Label nodes starting from bottom left, going left to right and up, as A,B,C,D,E,F (F at the top).
Assume the edges can be traversed in either direction. Each edge has a cost of 1 km.
Ok, so we wish to route from the bottom left A to the top station F. There are many possible routes, including those that double back on themselves, e.g. ABCEBDEF.
We have a routine say, NextNode, that accepts a node and a cost and calls itself for each node it can travel to.
Clearly if we let this routine run it will eventually discover all routes, including ones that are potentially infinite in length (eg ABABABAB etc). We stop this from happening by checking against the cost. Whenever we visit a node that hasn't been visited before, we put both the cost and the node we came from against that node. If a node has been visited before we check against the existing cost and if we're cheaper then we update the node and carry on (recursing). If we're more expensive, then we skip the node. If all nodes are skipped then we exit the routine.
If we hit our target node then we exit the routine too.
This way all viable routes are checked, but crucially only those with the lowest cost. By the end of the process each node will have the lowest cost for getting to that node, including our target node.
To get the route we work backwards from our target node. Since we stored the node we came from along with the cost, we just hop backwards building up the route. For our example we would end up with something like:
Node A - (Total) Cost 0 - From Node None
Node B - Cost 1 - From Node A
Node C - Cost 2 - From Node B
Node D - Cost 1 - From Node A
Node E - Cost 2 - From Node D / Cost 2 - From Node B (this is an exception as there is equal cost)
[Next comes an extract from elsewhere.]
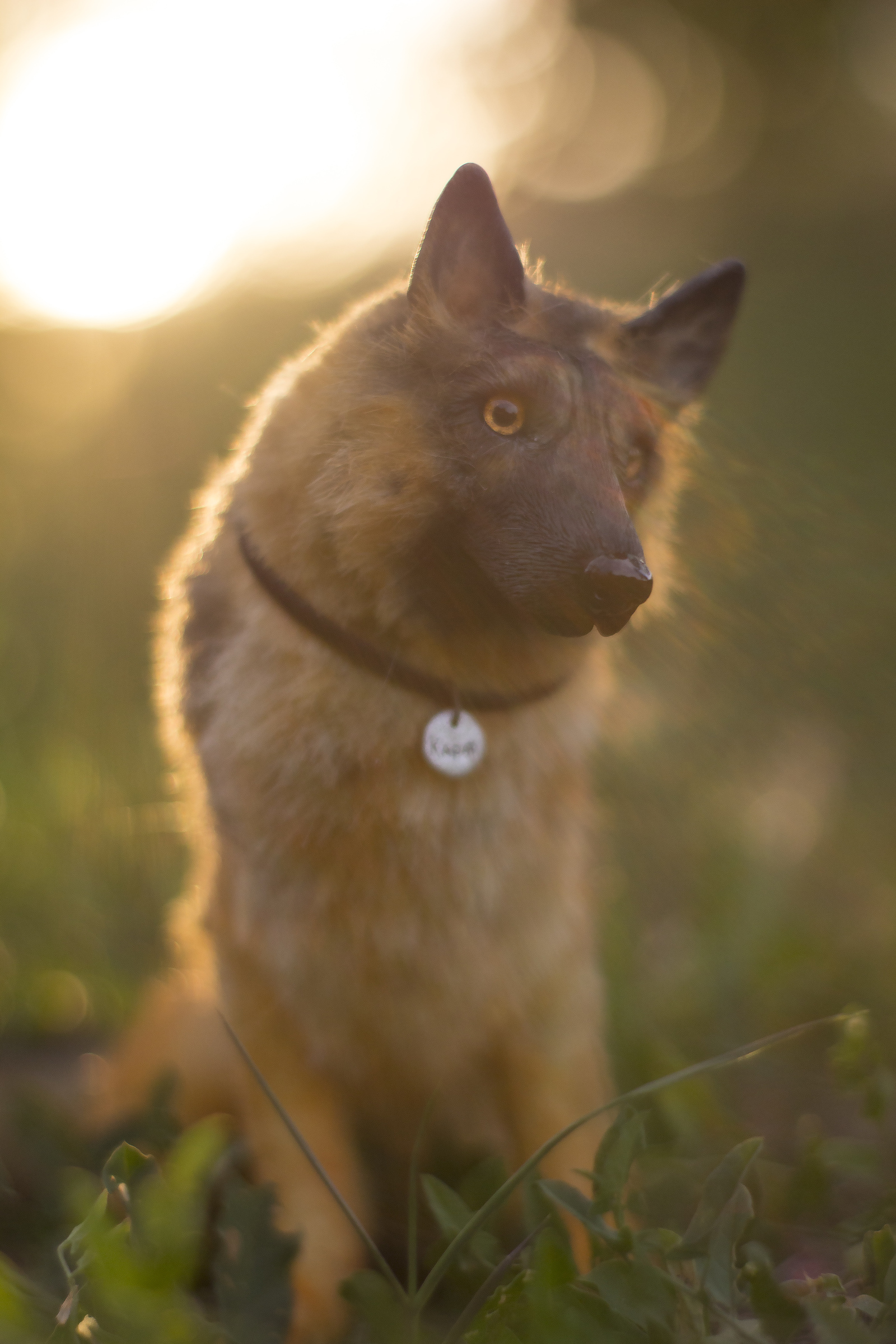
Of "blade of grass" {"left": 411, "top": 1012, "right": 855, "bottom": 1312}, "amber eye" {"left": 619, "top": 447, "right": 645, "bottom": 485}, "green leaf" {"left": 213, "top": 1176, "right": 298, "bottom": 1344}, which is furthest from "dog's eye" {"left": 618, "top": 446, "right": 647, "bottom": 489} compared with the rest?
"green leaf" {"left": 213, "top": 1176, "right": 298, "bottom": 1344}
Node F - Cost 2 - From Node D
So the shortest route is ADF.
From my experience of working in this field, A* does the job very well. It is (as mentioned above) faster than Dijkstra's algorithm, but is still simple enough for an ordinarily competent programmer to implement and understand.
Building the route network is the hardest part, but that can be broken down into a series of simple steps: get all the roads; sort the points into order; make groups of identical points on different roads into intersections (nodes); add arcs in both directions where nodes connect (or in one direction only for a one-way road).
The A* algorithm itself is well documented on Wikipedia. The key place to optimise is the selection of the best node from the open list, for which you need a high-performance priority queue. If you're using C++ you can use the STL priority_queue adapter.
Customising the algorithm to route over different parts of the network (e.g., pedestrian, car, public transport, etc.) of favour speed, distance or other criteria is quite easy. You do that by writing filters to control which route segments are available, when building the network, and which weight is assigned to each one.
Another thought occurs to me regarding the cost of each traversal, but would increase the time and processing power required to compute.
Example: There are 3 ways I can take (where I live) to go from point A to B, according to the GoogleMaps. Garmin units offer each of these 3 paths in the Quickest route calculation. After traversing each of these routes many times and averaging (obviously there will be errors depending on the time of day, amount of caffeine etc.), I feel the algorithms could take into account the number of bends in the road for high level of accuracy, e.g. straight road of 1 mile will be quicker than a 1 mile road with sharp bends in it.
Not a practical suggestion but certainly one I use to improve the result set of my daily commute.